Meniscal Care
Specialized meniscus tear care: arthroscopic repair or partial meniscectomy by Dr. Sunku. Learn causes, symptoms, recovery.
A meniscus tear is one of the most common knee injuries seen in athletes, active individuals, and older adults. The meniscus is a C-shaped cartilage in the knee that acts as a shock absorber, helping protect the joint and improve stability during movement. When torn, it can lead to pain, swelling, stiffness, locking, and difficulty bending or straightening the knee.
Our clinic offers comprehensive meniscal care in Bengaluru, including accurate diagnosis, conservative treatment, rehabilitation guidance, and advanced arthroscopic meniscus surgery when needed. The goal of treatment is always to relieve pain, restore movement, and preserve healthy knee cartilage whenever possible.
Common Conditions or Symptoms Treated
We provide treatment for a wide range of meniscus-related knee problems, including:
• Acute Meniscus Tear
Often occurs during sports when the knee twists forcefully (e.g. pivoting in soccer or basketball).

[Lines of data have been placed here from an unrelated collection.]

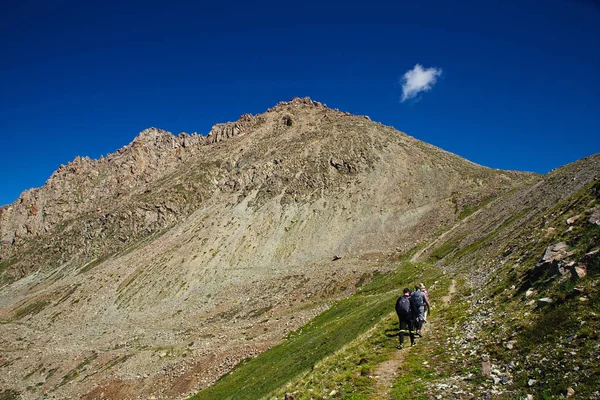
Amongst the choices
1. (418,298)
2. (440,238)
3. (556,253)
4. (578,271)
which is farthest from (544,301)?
(440,238)

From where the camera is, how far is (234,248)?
98500 mm

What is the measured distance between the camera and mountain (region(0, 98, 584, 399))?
170 feet

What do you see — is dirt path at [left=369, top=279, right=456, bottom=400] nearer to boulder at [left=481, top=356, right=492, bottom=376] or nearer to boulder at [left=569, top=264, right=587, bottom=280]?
boulder at [left=481, top=356, right=492, bottom=376]

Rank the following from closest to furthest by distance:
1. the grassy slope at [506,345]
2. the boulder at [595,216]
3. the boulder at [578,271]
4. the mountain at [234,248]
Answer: the grassy slope at [506,345] < the boulder at [578,271] < the boulder at [595,216] < the mountain at [234,248]

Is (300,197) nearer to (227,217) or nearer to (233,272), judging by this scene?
(227,217)

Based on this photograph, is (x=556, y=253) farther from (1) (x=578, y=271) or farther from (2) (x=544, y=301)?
(2) (x=544, y=301)

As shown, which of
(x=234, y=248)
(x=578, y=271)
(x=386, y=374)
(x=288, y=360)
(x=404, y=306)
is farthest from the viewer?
(x=234, y=248)

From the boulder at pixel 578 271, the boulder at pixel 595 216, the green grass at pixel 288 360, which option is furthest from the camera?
the green grass at pixel 288 360

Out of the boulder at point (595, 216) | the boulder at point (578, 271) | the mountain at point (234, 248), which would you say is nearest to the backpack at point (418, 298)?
the boulder at point (578, 271)

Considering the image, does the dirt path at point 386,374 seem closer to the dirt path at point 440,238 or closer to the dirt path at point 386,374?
the dirt path at point 386,374

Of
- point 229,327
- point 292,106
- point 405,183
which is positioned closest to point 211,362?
point 229,327

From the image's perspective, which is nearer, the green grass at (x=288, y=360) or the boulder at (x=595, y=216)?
the boulder at (x=595, y=216)

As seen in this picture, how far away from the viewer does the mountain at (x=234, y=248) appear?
51750mm

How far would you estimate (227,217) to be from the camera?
4503 inches
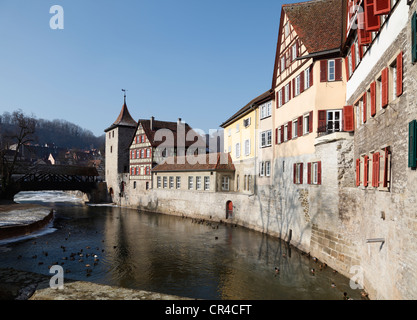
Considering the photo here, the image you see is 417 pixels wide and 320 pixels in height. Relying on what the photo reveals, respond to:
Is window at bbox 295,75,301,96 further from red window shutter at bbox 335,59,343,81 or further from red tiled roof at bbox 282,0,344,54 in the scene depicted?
red window shutter at bbox 335,59,343,81

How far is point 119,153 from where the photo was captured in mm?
47094

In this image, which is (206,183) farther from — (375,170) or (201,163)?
(375,170)

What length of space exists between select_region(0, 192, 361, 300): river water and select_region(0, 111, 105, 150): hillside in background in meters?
133

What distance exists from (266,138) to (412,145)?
17.0 meters

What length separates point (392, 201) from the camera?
8.36 meters

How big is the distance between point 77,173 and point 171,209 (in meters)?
21.6

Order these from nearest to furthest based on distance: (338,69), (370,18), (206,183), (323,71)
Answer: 1. (370,18)
2. (338,69)
3. (323,71)
4. (206,183)

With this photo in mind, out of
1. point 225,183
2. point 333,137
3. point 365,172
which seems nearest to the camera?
point 365,172

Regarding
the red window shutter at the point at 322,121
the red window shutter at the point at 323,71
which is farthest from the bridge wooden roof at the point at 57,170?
the red window shutter at the point at 323,71

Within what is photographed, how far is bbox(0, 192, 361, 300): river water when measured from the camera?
40.4ft

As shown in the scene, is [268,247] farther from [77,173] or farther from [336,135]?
[77,173]

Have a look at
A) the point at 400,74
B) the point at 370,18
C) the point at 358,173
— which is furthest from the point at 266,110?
the point at 400,74

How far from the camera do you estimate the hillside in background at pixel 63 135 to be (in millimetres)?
149500

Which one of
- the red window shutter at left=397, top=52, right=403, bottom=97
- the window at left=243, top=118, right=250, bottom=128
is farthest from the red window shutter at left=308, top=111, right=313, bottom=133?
the window at left=243, top=118, right=250, bottom=128
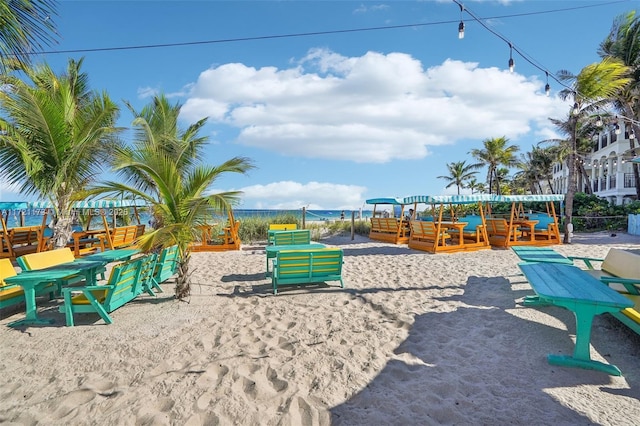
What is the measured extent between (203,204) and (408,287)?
367 cm

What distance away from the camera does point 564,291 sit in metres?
3.53

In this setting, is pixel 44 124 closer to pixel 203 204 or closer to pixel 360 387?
pixel 203 204

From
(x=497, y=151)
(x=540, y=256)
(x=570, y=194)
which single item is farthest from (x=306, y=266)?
(x=497, y=151)

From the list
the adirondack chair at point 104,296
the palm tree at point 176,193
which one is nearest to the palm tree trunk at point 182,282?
the palm tree at point 176,193

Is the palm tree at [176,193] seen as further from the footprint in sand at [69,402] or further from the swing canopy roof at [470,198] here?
the swing canopy roof at [470,198]

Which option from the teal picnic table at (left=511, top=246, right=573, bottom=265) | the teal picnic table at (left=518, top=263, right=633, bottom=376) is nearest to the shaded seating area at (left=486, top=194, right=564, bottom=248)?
the teal picnic table at (left=511, top=246, right=573, bottom=265)

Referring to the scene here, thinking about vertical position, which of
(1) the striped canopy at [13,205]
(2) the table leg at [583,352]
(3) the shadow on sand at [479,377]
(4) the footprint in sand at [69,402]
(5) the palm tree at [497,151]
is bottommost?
(4) the footprint in sand at [69,402]

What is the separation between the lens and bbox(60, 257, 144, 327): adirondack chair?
4504 mm

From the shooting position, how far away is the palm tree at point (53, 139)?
23.0 ft

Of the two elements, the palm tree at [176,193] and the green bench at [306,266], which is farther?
the green bench at [306,266]

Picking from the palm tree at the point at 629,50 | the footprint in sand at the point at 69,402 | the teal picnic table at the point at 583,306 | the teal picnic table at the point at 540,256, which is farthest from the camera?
the palm tree at the point at 629,50

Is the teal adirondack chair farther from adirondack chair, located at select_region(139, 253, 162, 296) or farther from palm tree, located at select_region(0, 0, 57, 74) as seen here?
palm tree, located at select_region(0, 0, 57, 74)

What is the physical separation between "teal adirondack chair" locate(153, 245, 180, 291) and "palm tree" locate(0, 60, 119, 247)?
6.41 ft

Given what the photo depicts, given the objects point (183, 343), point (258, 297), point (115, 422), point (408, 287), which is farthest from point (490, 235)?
point (115, 422)
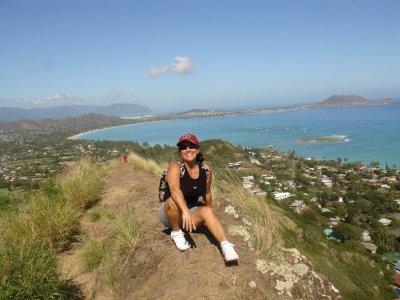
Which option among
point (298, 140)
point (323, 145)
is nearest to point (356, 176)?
point (323, 145)

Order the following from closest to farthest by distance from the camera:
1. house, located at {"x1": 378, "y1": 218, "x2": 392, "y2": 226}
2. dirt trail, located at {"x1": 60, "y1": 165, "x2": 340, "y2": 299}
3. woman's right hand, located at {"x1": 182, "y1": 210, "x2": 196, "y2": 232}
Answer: dirt trail, located at {"x1": 60, "y1": 165, "x2": 340, "y2": 299}, woman's right hand, located at {"x1": 182, "y1": 210, "x2": 196, "y2": 232}, house, located at {"x1": 378, "y1": 218, "x2": 392, "y2": 226}

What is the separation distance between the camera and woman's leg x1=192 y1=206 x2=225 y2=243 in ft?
11.0

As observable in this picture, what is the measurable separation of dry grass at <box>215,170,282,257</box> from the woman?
21.3 inches

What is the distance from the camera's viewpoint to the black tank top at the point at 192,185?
352 cm

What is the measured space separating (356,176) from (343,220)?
19.1 metres

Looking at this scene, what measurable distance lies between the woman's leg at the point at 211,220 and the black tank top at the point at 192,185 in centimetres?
19

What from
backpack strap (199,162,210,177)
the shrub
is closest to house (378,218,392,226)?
backpack strap (199,162,210,177)

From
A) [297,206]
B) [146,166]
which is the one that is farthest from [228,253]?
[297,206]

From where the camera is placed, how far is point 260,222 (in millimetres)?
4277

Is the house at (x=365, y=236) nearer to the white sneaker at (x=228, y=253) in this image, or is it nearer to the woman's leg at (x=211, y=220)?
the woman's leg at (x=211, y=220)

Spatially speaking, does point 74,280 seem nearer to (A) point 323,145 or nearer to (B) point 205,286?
(B) point 205,286

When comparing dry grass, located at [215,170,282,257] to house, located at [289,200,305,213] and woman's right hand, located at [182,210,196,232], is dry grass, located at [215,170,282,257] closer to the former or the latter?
woman's right hand, located at [182,210,196,232]

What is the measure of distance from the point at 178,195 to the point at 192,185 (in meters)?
0.30

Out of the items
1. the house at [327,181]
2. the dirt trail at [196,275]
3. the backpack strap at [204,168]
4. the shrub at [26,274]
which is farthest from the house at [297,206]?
the shrub at [26,274]
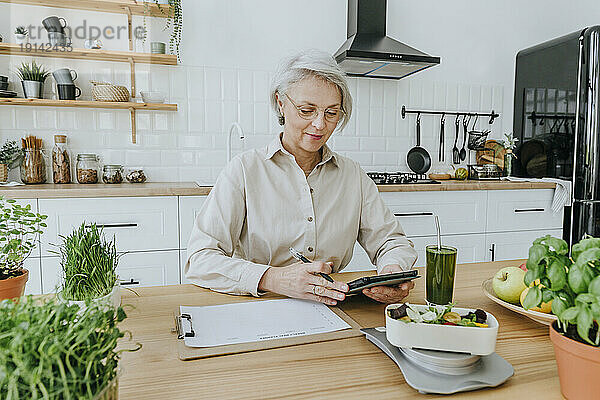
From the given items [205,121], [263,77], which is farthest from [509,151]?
[205,121]

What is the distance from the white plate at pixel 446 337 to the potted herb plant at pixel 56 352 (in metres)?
0.43

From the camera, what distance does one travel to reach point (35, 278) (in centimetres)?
236

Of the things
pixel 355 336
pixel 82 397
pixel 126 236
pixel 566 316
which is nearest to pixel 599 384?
pixel 566 316

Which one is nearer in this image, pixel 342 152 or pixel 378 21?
pixel 378 21

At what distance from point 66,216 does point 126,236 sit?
0.99 feet

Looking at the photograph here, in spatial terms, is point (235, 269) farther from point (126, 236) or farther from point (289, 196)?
point (126, 236)

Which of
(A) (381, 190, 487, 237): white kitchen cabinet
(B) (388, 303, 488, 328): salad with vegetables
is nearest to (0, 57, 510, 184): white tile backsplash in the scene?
(A) (381, 190, 487, 237): white kitchen cabinet

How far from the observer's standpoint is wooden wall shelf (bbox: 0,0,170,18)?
2.82 metres

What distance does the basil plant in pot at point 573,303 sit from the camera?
0.61 m

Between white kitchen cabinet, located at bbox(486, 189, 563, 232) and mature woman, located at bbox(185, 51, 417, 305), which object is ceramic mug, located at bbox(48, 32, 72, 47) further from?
white kitchen cabinet, located at bbox(486, 189, 563, 232)

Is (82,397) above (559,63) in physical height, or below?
below

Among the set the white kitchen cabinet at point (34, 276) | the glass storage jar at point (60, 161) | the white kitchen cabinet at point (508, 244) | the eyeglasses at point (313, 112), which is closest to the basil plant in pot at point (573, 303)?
the eyeglasses at point (313, 112)

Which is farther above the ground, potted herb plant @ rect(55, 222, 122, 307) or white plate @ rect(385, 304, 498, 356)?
potted herb plant @ rect(55, 222, 122, 307)

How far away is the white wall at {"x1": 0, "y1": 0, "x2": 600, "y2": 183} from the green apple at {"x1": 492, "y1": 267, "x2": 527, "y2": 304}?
2.37 metres
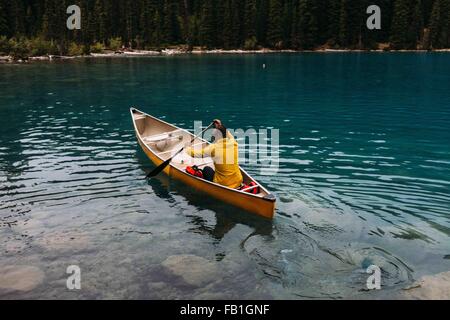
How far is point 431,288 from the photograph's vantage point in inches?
407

Patients feel sudden pain, rapid swelling, and may be unable to fully extend the knee. A tear can cause clicking, catching, or even a locked knee when a fragment gets caught.
• Chronic/Degenerative Tear
In older adults or those with arthritis, normal wear can weaken the meniscus. Simple movements (kneeling, squatting) may then tear the cartilage. Symptoms are similar but may start gradually – pain, intermittent swelling, and occasional locking.
• Associated Injuries
Meniscus tears often coexist with ligament injuries (e.g. ACL tears). We evaluate for combined injuries because treating all issues is important for long-term knee health.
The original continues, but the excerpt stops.